Children in China, especially those in rural areas, have got more access to education than their parents ever had due to the nation's unswerving implementation of the family planning policy.
Statistics from the educational authority of Henan, a central China province with the largest population, show that the number of the school-age children has been dropping since 1996. The number of primary school students in the province is expected to drop from 11.3 million in 2000 to 8.3 million in 2005.
Analysts said that the dramatic cut in the number of newborns has made it possible for the nation to better its educational services and optimize educational resources.
In early September when the autumn semester started, the educational department of Henan Province began to amalgamate those primary schools whose enrollments were far below their projected number.
In the past, the scene of 70 to 80 students packed into one classroom was not uncommon in Henan.
To meet the then soaring demand for education, the province mapped out a school quota which required every 15,000 population to have a middle school and every primary school in the plain region be built to serve people living within a distance of 1.5 km. As a result, by 2000, nearly 40,000 primary schools were scattered in the province's rural areas.
According to the figures collected in the nation's fifth census, 85 percent of the province's population had received schooling no lower than primary level in 2000, 16 percentage points higher than 1990.
Liu Junzhe, an expert on demography, said, "the positive effect of population control is telling on the country's juvenile education."
Nationwide, 85 percent of Chinese had received the nine-year compulsory education in 2000, while some 99.1 percent of school aged children were enrolled.
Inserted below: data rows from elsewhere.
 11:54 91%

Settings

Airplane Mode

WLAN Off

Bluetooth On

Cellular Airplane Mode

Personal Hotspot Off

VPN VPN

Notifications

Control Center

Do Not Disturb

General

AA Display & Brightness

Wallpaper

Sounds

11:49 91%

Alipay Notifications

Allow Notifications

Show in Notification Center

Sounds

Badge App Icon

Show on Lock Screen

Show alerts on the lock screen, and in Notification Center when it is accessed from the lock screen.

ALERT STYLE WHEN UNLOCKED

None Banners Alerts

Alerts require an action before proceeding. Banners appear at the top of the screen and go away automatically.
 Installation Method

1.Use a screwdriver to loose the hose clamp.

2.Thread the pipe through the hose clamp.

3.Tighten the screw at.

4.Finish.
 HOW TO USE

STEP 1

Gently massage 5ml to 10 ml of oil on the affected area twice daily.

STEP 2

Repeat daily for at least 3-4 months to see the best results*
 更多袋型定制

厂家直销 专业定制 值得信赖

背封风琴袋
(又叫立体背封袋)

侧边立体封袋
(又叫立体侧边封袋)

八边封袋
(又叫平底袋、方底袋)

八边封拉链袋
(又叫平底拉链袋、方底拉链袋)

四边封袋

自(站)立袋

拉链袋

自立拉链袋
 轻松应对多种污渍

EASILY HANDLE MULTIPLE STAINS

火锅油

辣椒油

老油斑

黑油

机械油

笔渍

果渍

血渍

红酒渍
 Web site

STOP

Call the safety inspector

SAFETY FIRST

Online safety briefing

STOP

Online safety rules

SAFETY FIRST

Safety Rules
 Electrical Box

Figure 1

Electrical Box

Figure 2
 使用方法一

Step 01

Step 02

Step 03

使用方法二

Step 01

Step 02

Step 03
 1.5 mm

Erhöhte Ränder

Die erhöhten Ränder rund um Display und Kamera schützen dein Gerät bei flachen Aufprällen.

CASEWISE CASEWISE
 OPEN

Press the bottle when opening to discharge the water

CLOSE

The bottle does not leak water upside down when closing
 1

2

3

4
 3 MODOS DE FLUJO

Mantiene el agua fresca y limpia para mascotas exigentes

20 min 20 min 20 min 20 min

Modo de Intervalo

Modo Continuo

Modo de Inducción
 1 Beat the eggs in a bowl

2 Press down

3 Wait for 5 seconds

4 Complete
Implemented in the 1970s, the family-planing policy, which advocates one-child family, has effectively curbed the nation's rapid population growth. In the late 1990s, China began to witness a low birthrate, a low mortality and a low growth rate.
In rural China where the family control policy was hard to implement because most farmers habitually wanted to have as many children as possible, a silent change is taking place.
Most farmers now prefer one well-educated child to many poorly educated kids. The size of a family doesn't matter any more as the nation's future development hinges more upon science and technology.
Qin Jinquan, a farmer who has seven siblings but only one son, said that he hopes his son can get into college.
Qin couldn't complete primary school when he was a child because there were too many kids waiting to be fed by his parents.
Specializing in the transportation business, Qin makes an annual income of more than 20,000 yuan (US$2,400).
Like many parents in rural China, Qin would like to invest as much as possible in his child's education, including employing a tutor or buying a musical instrument.
As rural China's education service constantly improves and farmers' education awareness gets stronger, experts believe that more talented people will be cultivated and the prosperity of China is just around the corner.